>> Start RECORDED DATA

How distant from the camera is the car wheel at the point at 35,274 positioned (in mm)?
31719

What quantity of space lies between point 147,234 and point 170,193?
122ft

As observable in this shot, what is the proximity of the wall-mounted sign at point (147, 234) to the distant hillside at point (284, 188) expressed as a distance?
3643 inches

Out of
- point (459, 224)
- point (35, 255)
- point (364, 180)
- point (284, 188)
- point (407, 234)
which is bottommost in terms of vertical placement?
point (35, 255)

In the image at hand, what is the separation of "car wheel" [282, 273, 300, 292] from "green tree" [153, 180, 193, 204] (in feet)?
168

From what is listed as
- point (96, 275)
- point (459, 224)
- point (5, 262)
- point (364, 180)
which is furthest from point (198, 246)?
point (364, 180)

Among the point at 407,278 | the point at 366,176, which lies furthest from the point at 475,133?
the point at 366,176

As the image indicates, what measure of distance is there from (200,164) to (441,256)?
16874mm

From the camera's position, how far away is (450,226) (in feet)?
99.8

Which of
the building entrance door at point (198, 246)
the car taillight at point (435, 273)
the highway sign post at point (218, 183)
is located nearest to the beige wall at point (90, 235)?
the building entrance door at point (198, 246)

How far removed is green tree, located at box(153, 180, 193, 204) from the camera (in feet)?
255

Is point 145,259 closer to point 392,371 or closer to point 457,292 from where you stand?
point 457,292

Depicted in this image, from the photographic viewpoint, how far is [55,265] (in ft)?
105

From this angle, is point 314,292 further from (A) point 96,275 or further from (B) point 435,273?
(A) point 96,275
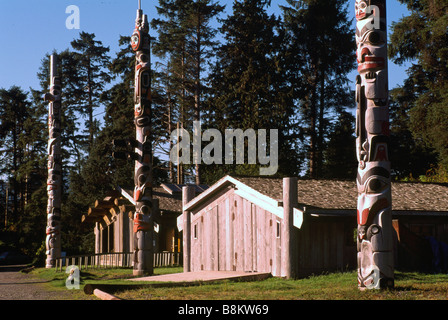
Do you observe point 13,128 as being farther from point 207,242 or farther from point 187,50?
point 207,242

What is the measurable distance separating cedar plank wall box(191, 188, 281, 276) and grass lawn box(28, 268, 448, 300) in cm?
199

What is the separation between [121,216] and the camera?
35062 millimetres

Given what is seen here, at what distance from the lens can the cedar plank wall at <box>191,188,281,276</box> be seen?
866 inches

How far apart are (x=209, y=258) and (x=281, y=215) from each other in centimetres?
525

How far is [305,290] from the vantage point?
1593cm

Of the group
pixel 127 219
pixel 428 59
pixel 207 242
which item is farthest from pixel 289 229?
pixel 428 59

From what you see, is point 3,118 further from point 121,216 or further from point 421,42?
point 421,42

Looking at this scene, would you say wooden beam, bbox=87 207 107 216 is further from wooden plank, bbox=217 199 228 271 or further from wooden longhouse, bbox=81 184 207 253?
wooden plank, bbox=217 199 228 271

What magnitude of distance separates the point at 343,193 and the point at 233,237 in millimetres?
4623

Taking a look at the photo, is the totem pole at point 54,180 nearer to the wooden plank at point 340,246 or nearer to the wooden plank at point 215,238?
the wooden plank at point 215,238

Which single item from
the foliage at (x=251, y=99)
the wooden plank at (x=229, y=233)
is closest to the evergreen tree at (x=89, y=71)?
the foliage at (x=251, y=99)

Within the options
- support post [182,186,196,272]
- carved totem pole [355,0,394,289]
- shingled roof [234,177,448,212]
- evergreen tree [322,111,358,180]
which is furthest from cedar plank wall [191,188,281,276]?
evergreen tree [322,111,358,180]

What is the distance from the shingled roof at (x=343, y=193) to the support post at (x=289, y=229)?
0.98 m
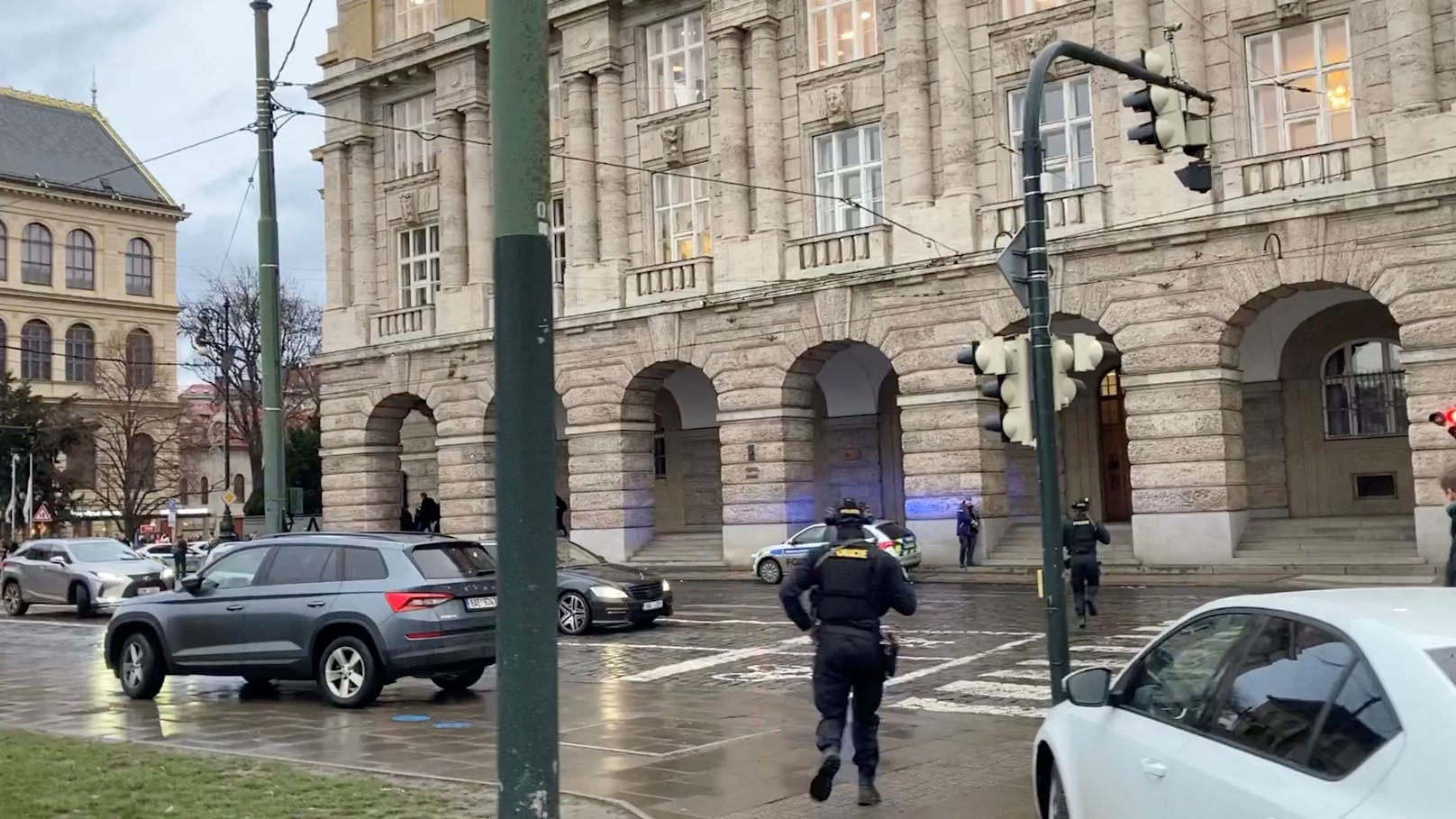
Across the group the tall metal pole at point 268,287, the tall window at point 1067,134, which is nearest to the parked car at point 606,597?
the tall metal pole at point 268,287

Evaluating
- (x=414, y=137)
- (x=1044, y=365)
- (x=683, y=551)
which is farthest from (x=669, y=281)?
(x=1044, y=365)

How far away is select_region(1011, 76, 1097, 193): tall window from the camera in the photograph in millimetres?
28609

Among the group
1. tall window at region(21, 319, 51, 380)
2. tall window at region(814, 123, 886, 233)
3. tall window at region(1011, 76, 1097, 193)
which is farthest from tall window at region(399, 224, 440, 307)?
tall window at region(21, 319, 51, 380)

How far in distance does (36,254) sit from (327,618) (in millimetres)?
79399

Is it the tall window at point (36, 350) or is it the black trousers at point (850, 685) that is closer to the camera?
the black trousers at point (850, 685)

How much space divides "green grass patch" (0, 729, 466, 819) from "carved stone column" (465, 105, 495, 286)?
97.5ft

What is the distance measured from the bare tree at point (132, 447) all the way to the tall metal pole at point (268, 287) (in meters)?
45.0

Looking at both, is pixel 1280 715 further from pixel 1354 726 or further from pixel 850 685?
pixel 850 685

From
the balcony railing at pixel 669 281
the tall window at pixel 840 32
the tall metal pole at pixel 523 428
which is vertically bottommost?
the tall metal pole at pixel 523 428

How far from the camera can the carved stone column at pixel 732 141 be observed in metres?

>> End RECORDED DATA
>> Start RECORDED DATA

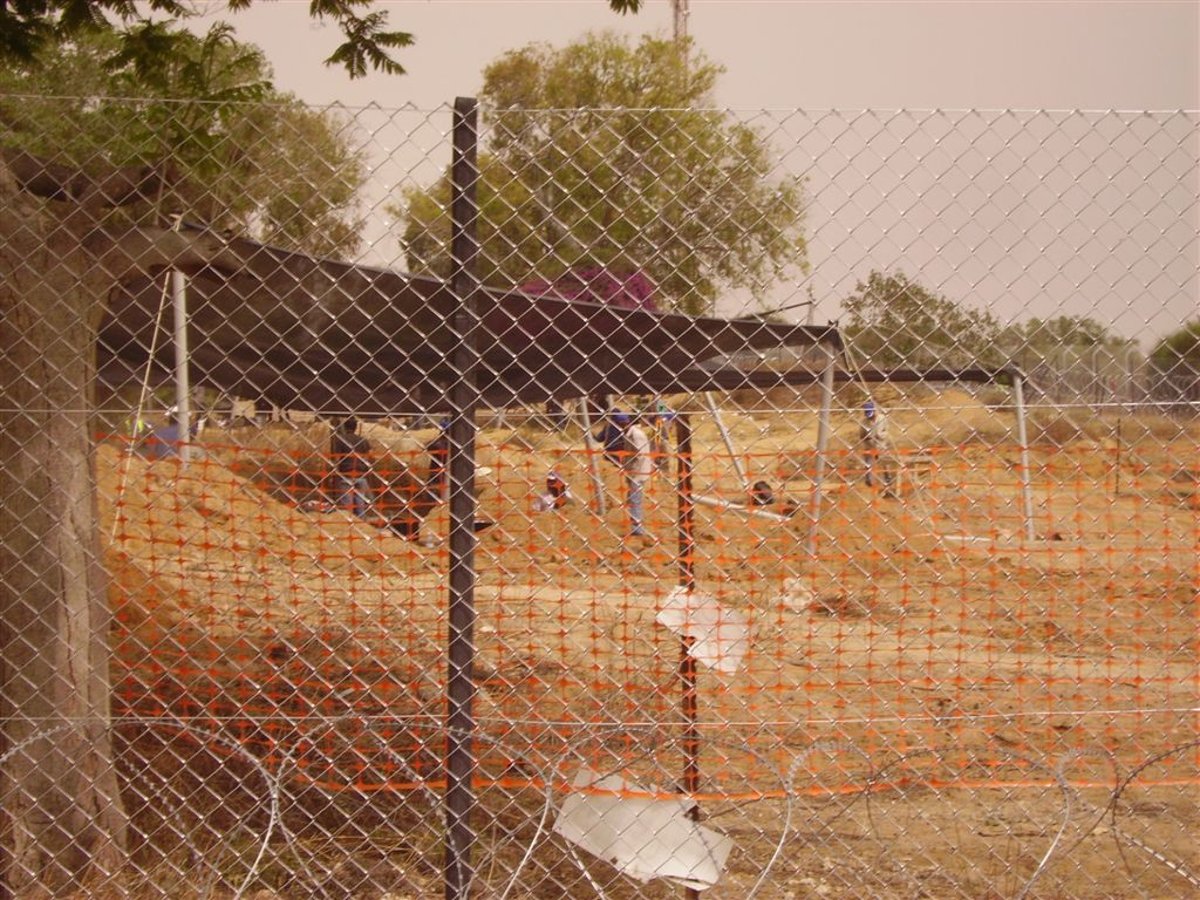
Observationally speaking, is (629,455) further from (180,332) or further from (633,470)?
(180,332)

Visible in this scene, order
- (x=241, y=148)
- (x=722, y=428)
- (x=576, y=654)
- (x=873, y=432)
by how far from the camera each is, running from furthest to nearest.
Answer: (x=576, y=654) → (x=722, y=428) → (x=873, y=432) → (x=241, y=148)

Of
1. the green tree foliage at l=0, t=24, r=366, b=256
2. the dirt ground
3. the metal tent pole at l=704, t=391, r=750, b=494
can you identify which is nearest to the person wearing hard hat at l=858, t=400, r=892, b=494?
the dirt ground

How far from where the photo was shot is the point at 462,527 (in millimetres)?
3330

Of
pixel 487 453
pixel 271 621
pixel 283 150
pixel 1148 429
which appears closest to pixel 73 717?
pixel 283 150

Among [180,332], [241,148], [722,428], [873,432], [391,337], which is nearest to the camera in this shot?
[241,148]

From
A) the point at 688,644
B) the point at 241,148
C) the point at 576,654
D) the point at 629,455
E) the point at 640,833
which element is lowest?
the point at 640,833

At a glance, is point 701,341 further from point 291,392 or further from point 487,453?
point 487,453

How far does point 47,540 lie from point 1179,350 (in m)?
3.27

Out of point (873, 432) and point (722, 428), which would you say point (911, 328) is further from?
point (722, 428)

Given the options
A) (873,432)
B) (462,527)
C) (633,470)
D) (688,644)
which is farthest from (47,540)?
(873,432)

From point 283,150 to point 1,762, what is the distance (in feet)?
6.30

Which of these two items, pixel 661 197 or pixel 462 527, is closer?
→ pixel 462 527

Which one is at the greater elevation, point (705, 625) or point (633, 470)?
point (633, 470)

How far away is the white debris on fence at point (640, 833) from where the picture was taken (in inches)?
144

>> End RECORDED DATA

WHAT YOU HAVE TO DO:
Copy out the lines of the listing between the line containing "How distant from" and the line containing "3643 inches", inclusive, reproducing each one character for character.

CORRECT OUTPUT:
How distant from the camera is the car wheel at the point at 35,274 positioned (in mm)?
31719

What quantity of space lies between point 147,234 and point 170,193?
122ft

As observable in this shot, what is the proximity of the wall-mounted sign at point (147, 234) to the distant hillside at point (284, 188) expressed as a distance?
3643 inches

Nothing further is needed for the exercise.